START Recorded information

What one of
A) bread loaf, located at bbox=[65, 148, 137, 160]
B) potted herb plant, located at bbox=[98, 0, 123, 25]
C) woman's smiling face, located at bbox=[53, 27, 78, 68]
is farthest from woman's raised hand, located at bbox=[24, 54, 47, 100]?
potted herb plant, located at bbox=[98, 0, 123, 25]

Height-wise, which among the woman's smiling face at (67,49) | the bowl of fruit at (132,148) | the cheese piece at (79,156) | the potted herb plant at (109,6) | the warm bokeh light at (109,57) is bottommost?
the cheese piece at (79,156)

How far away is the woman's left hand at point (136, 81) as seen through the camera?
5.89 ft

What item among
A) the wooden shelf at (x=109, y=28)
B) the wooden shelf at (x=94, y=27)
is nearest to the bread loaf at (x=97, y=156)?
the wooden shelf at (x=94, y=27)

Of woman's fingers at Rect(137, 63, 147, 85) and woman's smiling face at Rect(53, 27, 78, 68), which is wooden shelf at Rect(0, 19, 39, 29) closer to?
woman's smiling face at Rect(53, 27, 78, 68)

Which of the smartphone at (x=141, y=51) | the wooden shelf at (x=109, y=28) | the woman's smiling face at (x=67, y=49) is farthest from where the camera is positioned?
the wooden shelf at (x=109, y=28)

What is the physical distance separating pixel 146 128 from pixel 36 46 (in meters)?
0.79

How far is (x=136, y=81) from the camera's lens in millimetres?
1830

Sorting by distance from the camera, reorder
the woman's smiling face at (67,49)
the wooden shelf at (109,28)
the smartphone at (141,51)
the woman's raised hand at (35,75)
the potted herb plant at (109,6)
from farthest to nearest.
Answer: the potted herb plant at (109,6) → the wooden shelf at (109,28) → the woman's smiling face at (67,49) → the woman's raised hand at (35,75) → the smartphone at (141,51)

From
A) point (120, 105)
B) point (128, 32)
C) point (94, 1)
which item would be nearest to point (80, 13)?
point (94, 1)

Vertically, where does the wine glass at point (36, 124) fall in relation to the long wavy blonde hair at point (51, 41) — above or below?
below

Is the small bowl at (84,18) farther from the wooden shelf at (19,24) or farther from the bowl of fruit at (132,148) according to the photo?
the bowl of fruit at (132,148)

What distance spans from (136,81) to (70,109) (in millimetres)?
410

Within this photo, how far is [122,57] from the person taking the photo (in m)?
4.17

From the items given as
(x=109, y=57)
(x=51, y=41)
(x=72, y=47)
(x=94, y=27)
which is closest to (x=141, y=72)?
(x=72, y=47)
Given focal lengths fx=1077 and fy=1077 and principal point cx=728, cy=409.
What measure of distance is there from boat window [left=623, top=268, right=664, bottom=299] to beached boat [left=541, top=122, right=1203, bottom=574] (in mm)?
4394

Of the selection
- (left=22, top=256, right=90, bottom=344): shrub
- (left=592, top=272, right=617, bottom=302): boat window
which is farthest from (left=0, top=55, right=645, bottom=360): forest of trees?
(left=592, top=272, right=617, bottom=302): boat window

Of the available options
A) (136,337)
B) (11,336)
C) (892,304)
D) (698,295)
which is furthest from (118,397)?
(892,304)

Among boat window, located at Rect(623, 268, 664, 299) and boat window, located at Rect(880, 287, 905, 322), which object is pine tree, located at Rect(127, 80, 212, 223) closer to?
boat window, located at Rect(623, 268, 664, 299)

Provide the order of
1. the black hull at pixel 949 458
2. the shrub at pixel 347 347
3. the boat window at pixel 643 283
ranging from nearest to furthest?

END Recorded information

* Instructions for the task:
Rewrite every line of the items above as a numbered list, skipping the blank lines.

* Answer for the task:
1. What one of
2. A) bread loaf, located at bbox=[65, 148, 137, 160]
3. B) potted herb plant, located at bbox=[98, 0, 123, 25]
4. C) woman's smiling face, located at bbox=[53, 27, 78, 68]
5. is farthest from woman's raised hand, located at bbox=[24, 54, 47, 100]?
6. potted herb plant, located at bbox=[98, 0, 123, 25]
7. Height-wise, which among the woman's smiling face at (67,49) | the bowl of fruit at (132,148) | the cheese piece at (79,156) | the potted herb plant at (109,6) | the warm bokeh light at (109,57) is bottommost?
8. the cheese piece at (79,156)
9. How far away is the woman's left hand at point (136, 81) as seen through the camera?
10. 5.89 ft
11. What item among
12. A) the wooden shelf at (x=109, y=28)
13. B) the wooden shelf at (x=94, y=27)
14. is nearest to the bread loaf at (x=97, y=156)?
15. the wooden shelf at (x=94, y=27)
16. Of woman's fingers at Rect(137, 63, 147, 85) and woman's smiling face at Rect(53, 27, 78, 68), which is wooden shelf at Rect(0, 19, 39, 29) closer to?
17. woman's smiling face at Rect(53, 27, 78, 68)
18. Which of the smartphone at (x=141, y=51) | the wooden shelf at (x=109, y=28) | the woman's smiling face at (x=67, y=49) is farthest from where the camera is positioned?
19. the wooden shelf at (x=109, y=28)
20. What is the physical distance separating pixel 146 128 from pixel 36 46 (in meters)?
21. 0.79
22. How far is (x=136, y=81) from the camera's lens in millimetres?
23. 1830
24. Sorting by distance from the camera, reorder
25. the woman's smiling face at (67,49)
26. the wooden shelf at (109,28)
27. the smartphone at (141,51)
28. the woman's raised hand at (35,75)
29. the potted herb plant at (109,6)
30. from farthest to nearest.
31. Answer: the potted herb plant at (109,6) → the wooden shelf at (109,28) → the woman's smiling face at (67,49) → the woman's raised hand at (35,75) → the smartphone at (141,51)
32. From
33. A) point (120, 105)
34. B) point (128, 32)
35. C) point (94, 1)
36. which item would be nearest to point (80, 13)?
37. point (94, 1)
38. Vertically, where does the wine glass at point (36, 124) fall in relation to the long wavy blonde hair at point (51, 41) — above or below?
39. below
40. Is the small bowl at (84,18) farther from the wooden shelf at (19,24) or farther from the bowl of fruit at (132,148) according to the photo?
41. the bowl of fruit at (132,148)
42. What distance spans from (136,81) to (70,109) (in millimetres)?
43. 410
44. Within this photo, how far is [122,57] from the person taking the photo (in m)?
45. 4.17
46. From the items given as
47. (x=109, y=57)
48. (x=51, y=41)
49. (x=72, y=47)
50. (x=94, y=27)
51. which is closest to (x=141, y=72)?
52. (x=72, y=47)
53. Given focal lengths fx=1077 and fy=1077 and principal point cx=728, cy=409.
54. What measure of distance is there from boat window [left=623, top=268, right=664, bottom=299] to beached boat [left=541, top=122, right=1203, bottom=574] (in mm)?
55. 4394
56. Of the selection
57. - (left=22, top=256, right=90, bottom=344): shrub
58. - (left=592, top=272, right=617, bottom=302): boat window
59. which is farthest from (left=0, top=55, right=645, bottom=360): forest of trees?
60. (left=592, top=272, right=617, bottom=302): boat window
61. Of the available options
62. A) (136,337)
63. B) (11,336)
64. C) (892,304)
65. D) (698,295)
66. which is furthest from (118,397)?
67. (892,304)
68. Among boat window, located at Rect(623, 268, 664, 299) and boat window, located at Rect(880, 287, 905, 322), which object is pine tree, located at Rect(127, 80, 212, 223) closer to?
69. boat window, located at Rect(623, 268, 664, 299)
70. Provide the order of
71. 1. the black hull at pixel 949 458
72. 2. the shrub at pixel 347 347
73. 3. the boat window at pixel 643 283
74. ranging from nearest to furthest?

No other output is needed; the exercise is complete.